Bischof Hanke in Ägypten: „Christliche Mitgestaltung nicht erwünscht“

Ägypten wählt: Beginnend im November waren zuerst die Mitglieder des Unterhauses in drei Runden bestimmt worden, an diesem Dienstag und Mittwoch gehen nun die Wahlen zum Schura-Rat, zum Oberhaus des Parlamentes, zu Ende, in der kommenden Woche folgen noch eventuell nötige Stichwahlen. Ein komplizierter Vorgang, der die Mehrheitsverhältnisse und die zukünftige Verfassung bestimmen soll.
In der vergangenen Woche hat der Eichstätter Bischof Gregor Maria Hanke das Land und die Christen dort besucht, gegenüber dem Bistumsradio K1 berichtet er von der angespannten Lage und seinen Gesprächen mit den Vertretern der koptischen Kirche. Auch wenn die Muslimbrüder keine Extremisten seien, könnten sie doch nicht alleine regieren:

„Man muss sagen, dass die Muslimbrüder zusammen mit den Salafisten die Mehrheit haben, und das ist in der Tat ein sehr gefährliches Gemisch, ein zur Radikalität neigendes Gemisch. Die Christen selbst spielen im Parlament keine Rolle. Es gibt, wenn ich recht informiert bin, fünf koptisch-orthodoxe Christen, die Parlamentsmitglieder sind: Hier bietet sich keine Plattform, von der aus die Christen sich mit all der Kraft, die sie ja in ihren Institutionen, den Schulen und Krankenhäusern und Sozialeinrichtungen haben, einbringen könnten und mit gestalten könnten. Man hat eher den Eindruck, dass das nicht erwünscht ist."

Viele Christen sind nicht optimistisch, was die Freiräume für sie in Ägypten angehe – diese Erfahrung hat Hanke bei vielen seiner Gesprächspartner auf der Reise durch das Land gemacht. Auch wenn vor einem Jahr bei der Revolution auf dem Tahrir-Platz Christen und Muslime zusammen demonstriert hätten, so verändere sich jetzt die Gesellschaft.

============

■ ZIEL DER ÜBUNG
Schreibe den obigen Bericht über Bischof Hankes Besuch in Ägypten weiter, im Anschluss an seinen letzten Satz.

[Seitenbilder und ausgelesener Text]
============

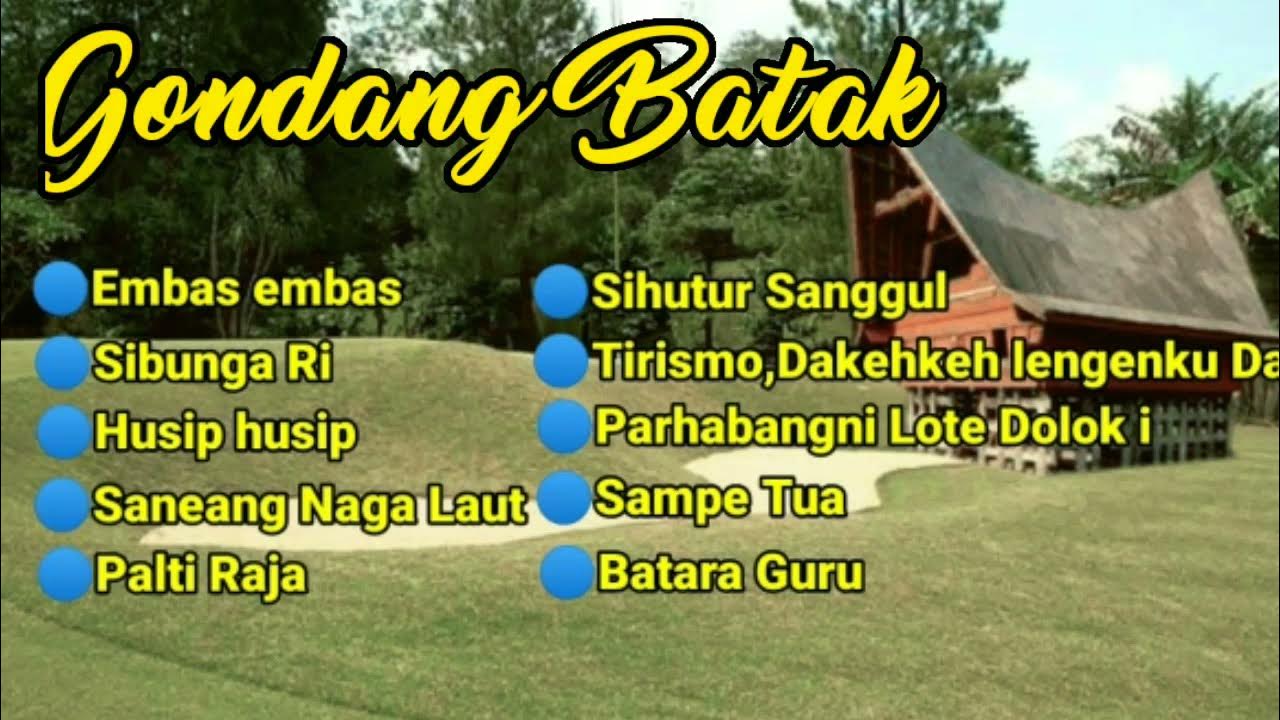 Gondang Batak

Embas embas
Sibunga Ri
Husip husip
Saneang Naga Laut
Palti Raja

Sihutur Sanggul
Tirismo,Dakehkeh lengenku Da
Parhabangni Lote Dolok i
Sampe Tua
Batara Guru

============

■ SCHRIFTLICHE ANTWORT
„Im koptisch-katholischen Patriarchat schätzt man die Lage nicht hoffnungsvoll ein. Dort wusste man auch von dieser heftiger werdenden Aggressivität des Islam und dieser Klimaveränderung in der Gesellschaft besonders bei den weniger gebildeten Schichten zu berichten. Gerade die weniger gebildeten Schichten nehmen diese Hasspredigten, die es teilweise in den Moscheen gibt, als Quasi-Offenbarung auf und verändern ihre Einstellung und Haltung gegenüber den Christen."

Die Veränderungen seien vor allem im Alltag zu bemerken, erzählt Bischof Hanke, immer wieder sei ihm von alltäglichen Diskriminierungen gegen Christen berichtet worden.

„Die Christen haben kaum eine Chance, etwa bei einem muslimischen Arbeitgeber Arbeit zu finden. Mir hat ein junger Student erzählt, dass er, sobald er zu einem Personalgespräch kommt und man dort seinen christlichen Vornamen identifiziert, er keine Chancen mehr hat. Das sind sehr feine und subtile Formen der Diskriminierung, die man noch irgendwie verdecken kann, aber sie sind da, und sie treffen die Christen sehr hart."

Christliche und deswegen in der Regel nicht verschleierte Frauen würden angepöbelt, in gewissen Stadtvierteln sei es sogar gefährlich für sie, öffentlich aufzutreten, berichtet Bischof Hanke. Das sei eine Herausforderung für die Gemeinschaft, aber ganz besonders auch für den Glauben dort.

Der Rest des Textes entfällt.